We open with a sweeping helicopter shot of the pristine Alaskan (actually British Columbia) vista, as Patrick blah-blahs an intro on the radio. Apparently, this is Marin's cue to tear ass out the front door of the Inn. It's called an alarm, Marin. If you can't be arsed to get a wake-up call (or the Inn doesn't provide that service), you could at least set the alarm on your cell phone. Just because you're from New York doesn't mean you can't exercise a little common courtesy, damn! Sara appears behind her to throw her a scarf, and as she's wrapping it around her neck, of course she sinks her patent platform pumps in a mud patch. Sad! But Zappos probably delivers to Alaska, right?
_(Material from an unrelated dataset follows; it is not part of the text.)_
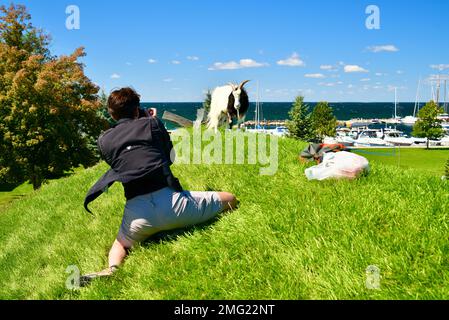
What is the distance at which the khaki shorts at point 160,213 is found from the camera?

Patrick's radio voice-over tells us that it's nearly time for the premiere of Marin's new radio show, First Things Frist. Ick.
So Marin -- apparently in too much of a hurry to drive the truck she just bought -- trots through town on her silly little heels, boobs a-bobbling in her silly little sweater. Patrick offers some local-colour updates: Buzz is flying two mail runs to Sitka, Theresa and Ben are bringing in a fresh keg for the Seahawks game: "And if anyone sees Jack..." Marin nearly gets hit with some flying wilted produce. "...Tell him the bear's in the dumpster again." In his truck, Jack pulls a U-ie. Marin flags down a passing pick-up truck, its bed full of dudes, to bum a ride to the radio station. Once in, however, her gratitude turns to horror as she sees she's sharing a lift with a whole bunch of big dead fish. Beggars can't be choosers, Late Beckinsale. Presumably to kill time, Patrick offers some Marin fun facts: she loves dark chocolate and sushi (not together, I'm guessing, but who's to say?), was raised in New York, and, in matters of love, believes one never knows which road will lead to one's husband. My guess is that Marin's may not be Cannery Row.
At the station, Marin is helped out of the truck bed by her knights in stinky armor, and is about to run pluckily to her appointment to arrive right on time when she gets her heel stuck between the slats of the the wooden pier and takes a spectacular digger, spilling the contents of her purse all over. The chivalrous fishermen (I loved their third album, Don't Carp At Me For Holding The Door For You) hurry over to help her, puzzling over her exotic cosmetic pencils and eyelash curler. Suddenly, Jack is among them, wallet-size photo of Graham in hand. Marin goes to recover her trapped shoe, but the heel, of course, is going nowhere, and breaks off stuck in the pier. Marin limps off half-shod.